The present hall has the great distinction, according to Mr. Halliwell-Phillipps, of being “one of the only two buildings now remaining in London in which, so far as we know, any of the plays of Shakespeare were performed in his own time.”[385] The other, of course, being the Middle Temple Hall, where Twelfth Night was acted on February 2, 1601-2.

The Comedy of Errors was played on the evening of Innocents’ Day (December 28), 1594, in the hall, before a crowded audience; some of the guests from the Inner Temple created a disturbance because they were not properly accommodated, and this led to an official inquiry. Mr. Sidney Lee thinks it probable that Shakespeare himself was not present, as he was acting on the same day before the Queen at Greenwich.
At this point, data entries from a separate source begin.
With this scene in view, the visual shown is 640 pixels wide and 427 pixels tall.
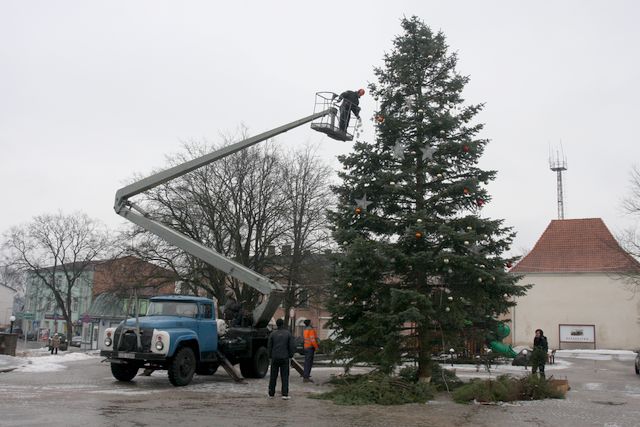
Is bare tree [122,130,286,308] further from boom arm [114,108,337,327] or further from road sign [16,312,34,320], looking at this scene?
road sign [16,312,34,320]

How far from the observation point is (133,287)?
29750mm

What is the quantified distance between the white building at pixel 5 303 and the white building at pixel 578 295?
71.9 meters

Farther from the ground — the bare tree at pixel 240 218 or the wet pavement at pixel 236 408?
the bare tree at pixel 240 218

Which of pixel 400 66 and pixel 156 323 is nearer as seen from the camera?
pixel 156 323

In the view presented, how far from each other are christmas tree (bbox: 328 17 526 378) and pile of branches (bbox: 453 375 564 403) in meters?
1.75

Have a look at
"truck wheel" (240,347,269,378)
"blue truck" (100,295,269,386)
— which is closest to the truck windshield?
"blue truck" (100,295,269,386)

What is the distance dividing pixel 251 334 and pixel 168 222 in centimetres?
1362

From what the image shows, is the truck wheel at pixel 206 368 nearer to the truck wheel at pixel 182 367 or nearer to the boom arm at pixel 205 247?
the truck wheel at pixel 182 367

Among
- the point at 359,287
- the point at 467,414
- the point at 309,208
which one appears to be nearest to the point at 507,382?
the point at 467,414

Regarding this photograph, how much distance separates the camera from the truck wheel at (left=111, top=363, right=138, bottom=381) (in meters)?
15.5

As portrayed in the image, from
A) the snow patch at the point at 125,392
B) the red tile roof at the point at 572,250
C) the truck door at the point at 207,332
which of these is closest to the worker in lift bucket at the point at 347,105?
the truck door at the point at 207,332

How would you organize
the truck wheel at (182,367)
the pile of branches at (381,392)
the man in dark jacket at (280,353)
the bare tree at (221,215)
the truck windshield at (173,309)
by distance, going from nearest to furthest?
1. the pile of branches at (381,392)
2. the man in dark jacket at (280,353)
3. the truck wheel at (182,367)
4. the truck windshield at (173,309)
5. the bare tree at (221,215)

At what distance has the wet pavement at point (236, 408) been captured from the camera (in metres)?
9.66

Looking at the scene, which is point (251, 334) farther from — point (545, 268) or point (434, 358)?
point (545, 268)
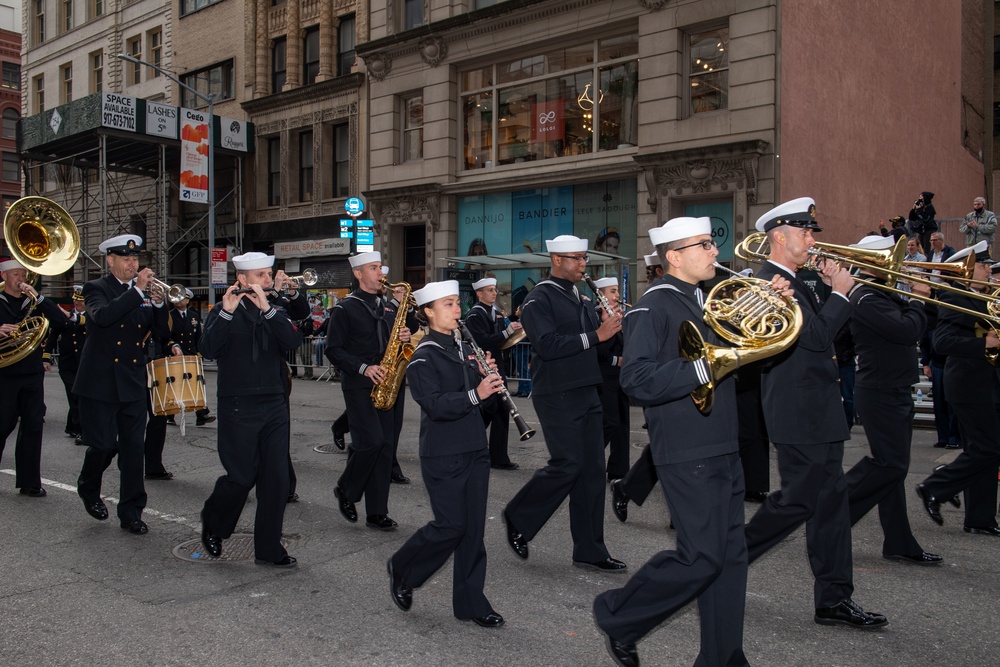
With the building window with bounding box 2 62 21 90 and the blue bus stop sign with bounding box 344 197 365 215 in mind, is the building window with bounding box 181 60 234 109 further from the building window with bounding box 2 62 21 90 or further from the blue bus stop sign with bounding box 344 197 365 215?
the building window with bounding box 2 62 21 90

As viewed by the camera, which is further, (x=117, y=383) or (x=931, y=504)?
(x=117, y=383)

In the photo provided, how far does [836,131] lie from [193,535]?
1788 centimetres

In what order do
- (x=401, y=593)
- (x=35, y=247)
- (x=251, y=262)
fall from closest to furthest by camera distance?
1. (x=401, y=593)
2. (x=251, y=262)
3. (x=35, y=247)

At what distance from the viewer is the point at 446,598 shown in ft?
16.9

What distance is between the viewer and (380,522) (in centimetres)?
678

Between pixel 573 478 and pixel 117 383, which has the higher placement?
pixel 117 383

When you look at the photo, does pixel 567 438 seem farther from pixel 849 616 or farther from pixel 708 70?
pixel 708 70

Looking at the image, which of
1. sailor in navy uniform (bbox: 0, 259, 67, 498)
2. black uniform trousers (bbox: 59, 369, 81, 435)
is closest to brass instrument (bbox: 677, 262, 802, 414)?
sailor in navy uniform (bbox: 0, 259, 67, 498)

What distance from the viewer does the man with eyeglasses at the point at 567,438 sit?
5.70 m

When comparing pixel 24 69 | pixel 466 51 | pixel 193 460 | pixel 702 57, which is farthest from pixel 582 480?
pixel 24 69

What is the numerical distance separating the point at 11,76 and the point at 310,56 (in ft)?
131

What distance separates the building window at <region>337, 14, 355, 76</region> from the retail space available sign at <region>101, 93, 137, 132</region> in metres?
7.03

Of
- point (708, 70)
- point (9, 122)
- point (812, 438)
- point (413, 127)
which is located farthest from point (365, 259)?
point (9, 122)

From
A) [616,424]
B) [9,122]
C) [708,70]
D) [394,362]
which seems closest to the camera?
[394,362]
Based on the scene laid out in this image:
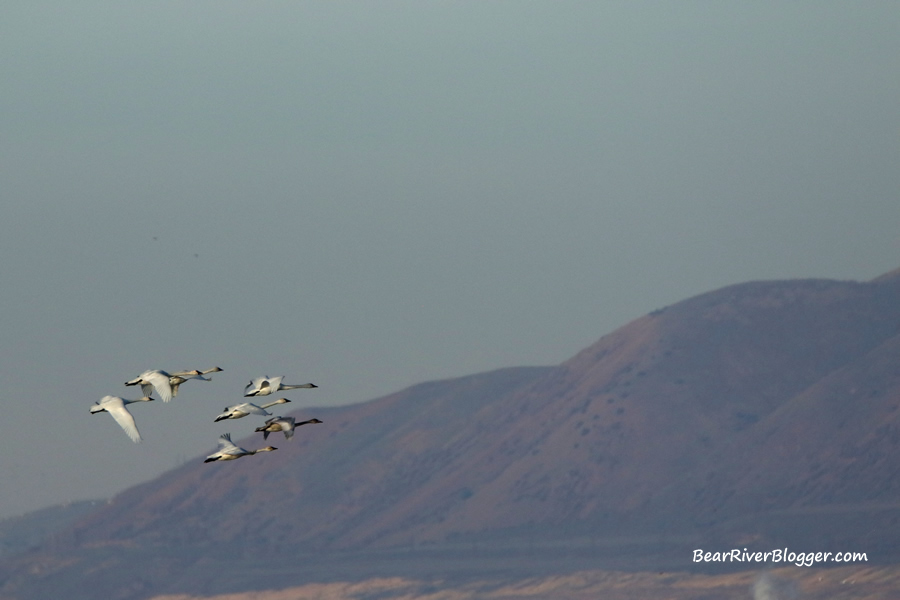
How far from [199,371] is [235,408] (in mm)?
11151

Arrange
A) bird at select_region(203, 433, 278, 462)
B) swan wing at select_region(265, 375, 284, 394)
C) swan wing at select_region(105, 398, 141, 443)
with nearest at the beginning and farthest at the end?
swan wing at select_region(105, 398, 141, 443) < bird at select_region(203, 433, 278, 462) < swan wing at select_region(265, 375, 284, 394)

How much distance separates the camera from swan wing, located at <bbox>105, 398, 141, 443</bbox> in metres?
52.0

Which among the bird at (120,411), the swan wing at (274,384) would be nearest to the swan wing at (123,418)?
the bird at (120,411)

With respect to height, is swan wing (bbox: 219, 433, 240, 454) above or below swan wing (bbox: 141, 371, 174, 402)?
below

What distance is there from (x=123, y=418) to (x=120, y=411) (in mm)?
1067

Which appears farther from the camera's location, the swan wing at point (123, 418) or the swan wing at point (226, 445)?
the swan wing at point (226, 445)

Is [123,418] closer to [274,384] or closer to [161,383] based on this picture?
[161,383]

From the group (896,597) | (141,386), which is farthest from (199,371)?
(896,597)

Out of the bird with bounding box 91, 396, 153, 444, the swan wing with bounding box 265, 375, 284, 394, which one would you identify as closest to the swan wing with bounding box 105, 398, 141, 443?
the bird with bounding box 91, 396, 153, 444

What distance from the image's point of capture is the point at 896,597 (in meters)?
193

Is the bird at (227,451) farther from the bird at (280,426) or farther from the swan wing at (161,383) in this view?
the swan wing at (161,383)

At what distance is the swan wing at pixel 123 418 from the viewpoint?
52009 mm

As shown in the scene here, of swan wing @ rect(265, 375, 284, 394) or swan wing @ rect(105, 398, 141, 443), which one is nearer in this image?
swan wing @ rect(105, 398, 141, 443)

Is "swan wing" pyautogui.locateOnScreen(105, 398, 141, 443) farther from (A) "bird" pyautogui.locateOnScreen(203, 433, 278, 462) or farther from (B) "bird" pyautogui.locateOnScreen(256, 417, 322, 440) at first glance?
(B) "bird" pyautogui.locateOnScreen(256, 417, 322, 440)
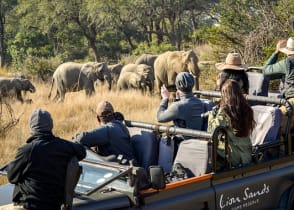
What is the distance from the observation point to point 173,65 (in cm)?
2212

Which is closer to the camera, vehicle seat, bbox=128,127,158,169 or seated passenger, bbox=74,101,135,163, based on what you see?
seated passenger, bbox=74,101,135,163

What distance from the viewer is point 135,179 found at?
544cm

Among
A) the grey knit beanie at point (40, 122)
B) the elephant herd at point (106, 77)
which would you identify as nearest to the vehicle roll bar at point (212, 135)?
the grey knit beanie at point (40, 122)

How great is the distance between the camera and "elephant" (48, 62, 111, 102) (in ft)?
74.9

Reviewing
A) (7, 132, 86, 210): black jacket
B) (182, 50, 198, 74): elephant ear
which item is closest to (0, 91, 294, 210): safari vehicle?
(7, 132, 86, 210): black jacket

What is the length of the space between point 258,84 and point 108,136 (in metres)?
2.72

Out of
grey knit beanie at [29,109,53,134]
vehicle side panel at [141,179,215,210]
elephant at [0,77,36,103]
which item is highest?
grey knit beanie at [29,109,53,134]

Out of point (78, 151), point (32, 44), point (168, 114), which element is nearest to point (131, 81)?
point (168, 114)

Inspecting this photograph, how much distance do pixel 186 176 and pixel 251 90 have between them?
254cm

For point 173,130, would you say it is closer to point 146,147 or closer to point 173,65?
point 146,147

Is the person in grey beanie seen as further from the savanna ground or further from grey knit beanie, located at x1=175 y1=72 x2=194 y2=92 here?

Another performance of the play was given in the hall by the Elizabethan Stage Society on December 6, 1895.[386]

George Gascoigne’s Jocasta, adapted from the Phœnissæ of Euripides, was acted in the Refectory in 1566. Gray’s Inn was famous for its masques and revels, and on July 7, 1887, in honour of Queen Victoria’s Jubilee, the Benchers of Gray’s Inn presented in the hall, to a distinguished audience, the Masque of Flowers, which had been performed before James I. on Twelfth Night, two hundred and sixty-four years before.

Gray’s Inn had a brilliant roll of members in the sixteenth and seventeenth centuries, but it is Bacon’s spirit that seems to haunt the whole place. He helped the students in preparing their revels, probably wrote a masque or masques, and planted trees in the gardens, the arrangement of which he is believed to have super-intended. His name remains in Verulam Buildings.

Returning to Holborn, and walking a little to the west, we come to the impressive front of Staple Inn, the most remarkable street front of old houses still in existence in London. The origin of the place is unknown, and nothing satisfactory has been discovered respecting the meaning of the name, or as to what it was before it came into the occupation of the Inn of Chancery. There is a tradition that it originally belonged to the merchants of the Staple. It was purchased by the Benchers of Gray’s Inn in 1529, and in Elizabeth’s reign there were 145 students in term, and 69 out of term. It was bought in 1884 by the Prudential Assurance Company for £68,000, and the Holborn front was restored and cleared from plaster covering the timber beams.